Although some form of "preservation of rural character" has been on the lips of elected and appointed officials for decades, the current review of the county’s Comprehensive Land Use Plan (Comp Plan) addresses the issue for the first time. The Supervisors are considering ordinances and fee structures that encourage agribusinesses.

Some of these initiatives were sparked by the findings of the Rural Economic Development Committee, formed last year to focus on enhancing the commercial aspects of agriculture. Yes, commercial. When people put their land in enterprise use, it is far less likely to sprout a crop of houses.

Agribusinesses provide jobs, generate tax revenue, and tread gently on the land. Ideally, they go hand in hand with soil, water, and natural resource conservation.

Designating the majority of the county “rural enhancement” gives decision makers justification for denying intense land use in certain places.
The “village concept” that has been the foundation of the last few Comp Plans seeks to concentrate growth, especially commercial development, in places like Centerville, that have public water and sewer to support high density uses.

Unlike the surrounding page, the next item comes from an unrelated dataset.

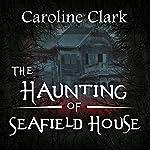 The Haunting of Seafield House | Caroline Clark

A concurrent matter under consideration by the Supervisors and Planning Commission is multifamily and mixed use zoning. Currently, the only sanctioned apartments in Goochland exist in the Retreat opposite the Wawa on Broad Street Road.

Opponents of high density housing fear that the county will be overrun with apartments and our schools inundated with new students. This is a valid concern. However, given the small portion of the county served by the public water and sewer than make high density housing possible, the threat is manageable.

Given the higher cost of housing in Goochland, we do need some starter living options to help our young people who grew up here stay in the county for cultural continuity.

Residential rezoning applications must include a fiscal impact statement that projects the need for additional county services and offers mitigation strategies.

The villages will not be theme park renditions of Christmas card New England towns. However, they should be as aesthetically pleasing as possible while providing services to the surrounding population.

Development is driven and funded by private dollars reacting to market forces. People disparage the fast food and other “downscale” businesses in Centerville. They overlook the fact that these establishments provide goods and services, pay taxes, and support the community. They located in Centerville because they saw an opportunity and risked their money. Fast food venues also offer job opportunities to our young people.

The variety of viewpoints on issues is what makes Goochland a vibrant community, where citizens care about what happens here. Pay attention, stay engaged in the process.